W ogólnie dostępnej przestrzeni publicznej stolicy bardzo chętnie honoruje się za to osoby związane z PRL-em. Ekipa Trzaskowskiego ignoruje przy tym zapisy ustawy dekomunizacyjnej. Już w bieżącej kadencji samorządowej patronami stołecznych ulic zostali Kazimierz Brandys i Bohdan Lachert. Obaj w okresie głębokiego stalinizmu należeli do powołanej na polecenie Stalina Polskiej Partii Robotniczej. I to już ekipie Trzaskowskiego – w przeciwieństwie do członkostwa w Stronnictwie Narodowym - nie przeszkadzało. Prezydent osobiście bronił też np. Al.
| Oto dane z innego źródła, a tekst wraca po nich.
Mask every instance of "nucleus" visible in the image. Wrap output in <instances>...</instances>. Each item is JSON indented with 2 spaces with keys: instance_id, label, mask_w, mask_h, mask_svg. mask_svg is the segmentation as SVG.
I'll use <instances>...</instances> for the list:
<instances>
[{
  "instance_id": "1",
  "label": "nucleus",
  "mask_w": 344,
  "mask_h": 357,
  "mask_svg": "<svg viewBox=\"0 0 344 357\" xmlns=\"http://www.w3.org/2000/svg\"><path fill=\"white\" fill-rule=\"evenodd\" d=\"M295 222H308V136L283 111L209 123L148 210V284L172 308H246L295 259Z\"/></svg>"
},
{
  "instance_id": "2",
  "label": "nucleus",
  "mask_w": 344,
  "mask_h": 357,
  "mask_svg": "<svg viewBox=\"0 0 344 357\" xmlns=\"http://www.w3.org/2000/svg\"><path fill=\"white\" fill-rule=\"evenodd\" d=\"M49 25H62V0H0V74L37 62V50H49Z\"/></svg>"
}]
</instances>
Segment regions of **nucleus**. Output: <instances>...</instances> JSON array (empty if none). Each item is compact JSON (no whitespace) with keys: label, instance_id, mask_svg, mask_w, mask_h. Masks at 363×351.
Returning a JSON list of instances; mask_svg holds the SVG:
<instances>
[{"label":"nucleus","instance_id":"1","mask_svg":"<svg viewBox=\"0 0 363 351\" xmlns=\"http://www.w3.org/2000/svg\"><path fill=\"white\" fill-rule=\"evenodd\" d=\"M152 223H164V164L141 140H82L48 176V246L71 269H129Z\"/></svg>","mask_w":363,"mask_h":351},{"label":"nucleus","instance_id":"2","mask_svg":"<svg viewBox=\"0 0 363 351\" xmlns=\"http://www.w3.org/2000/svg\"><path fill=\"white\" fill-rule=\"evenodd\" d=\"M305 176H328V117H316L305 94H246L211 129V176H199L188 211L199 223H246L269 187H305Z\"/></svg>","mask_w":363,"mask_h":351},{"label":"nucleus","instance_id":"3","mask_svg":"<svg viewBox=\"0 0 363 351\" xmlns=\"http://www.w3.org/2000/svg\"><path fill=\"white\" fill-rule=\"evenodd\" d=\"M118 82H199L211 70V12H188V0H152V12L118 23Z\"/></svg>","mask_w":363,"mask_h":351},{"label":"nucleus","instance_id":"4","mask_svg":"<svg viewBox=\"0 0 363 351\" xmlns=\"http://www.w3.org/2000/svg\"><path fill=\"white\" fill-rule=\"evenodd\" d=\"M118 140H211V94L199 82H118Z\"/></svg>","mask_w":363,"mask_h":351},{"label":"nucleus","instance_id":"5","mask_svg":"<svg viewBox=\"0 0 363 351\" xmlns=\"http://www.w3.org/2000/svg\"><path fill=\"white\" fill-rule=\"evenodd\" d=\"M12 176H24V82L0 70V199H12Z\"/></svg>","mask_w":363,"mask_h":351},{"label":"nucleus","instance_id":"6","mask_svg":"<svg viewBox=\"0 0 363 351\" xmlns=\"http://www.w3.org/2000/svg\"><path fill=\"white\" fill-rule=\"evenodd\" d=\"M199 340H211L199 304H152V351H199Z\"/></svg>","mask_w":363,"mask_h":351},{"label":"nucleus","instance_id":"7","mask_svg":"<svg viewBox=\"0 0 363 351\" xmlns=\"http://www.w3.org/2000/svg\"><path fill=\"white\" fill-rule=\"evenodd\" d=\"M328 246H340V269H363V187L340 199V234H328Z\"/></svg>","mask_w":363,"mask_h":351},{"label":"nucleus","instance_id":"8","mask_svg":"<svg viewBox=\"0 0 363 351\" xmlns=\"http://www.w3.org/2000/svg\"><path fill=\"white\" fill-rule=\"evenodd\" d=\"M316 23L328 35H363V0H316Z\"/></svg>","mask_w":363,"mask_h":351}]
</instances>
Armii Ludowej, której nie pozwolił zdekomunizować mimo apelu kombatantów.
Obserwując politykę prowadzoną od 2018 roku, wychodzi na to, że w rządzonej przez Trzaskowskiego Warszawie szansę na godne upamiętnienie mają głównie komuniści, tajni współpracownicy bezpieki, politycy z innych miast zamieszani w afery korupcyjne, no i ewentualnie zagraniczni artyści kojarzeni z ruchem LGBT.
Pytanie tylko, czy w imię jakichkolwiek różnic między obozem PiS/Zjednoczonej Prawicy a np. środowiskiem Konfederacji, część wyborców przywiązanych przecież do wartości patriotycznych jest gotowa dopuścić do tego, aby ekipa prowadząca taką politykę w stolicy przejęła kontrolę nad potężnymi instrumentami ogólnopolskiej polityki historycznej, bo akurat w tych sprawach prezydent RP ma dużo do powiedzenia?!
No więc jak to będzie: Order Orła Białego dla George’a Sorosa? Czy najpierw Dariusz Stola? To niestety jest możliwe… Ale decyzja należy do każdego z nas!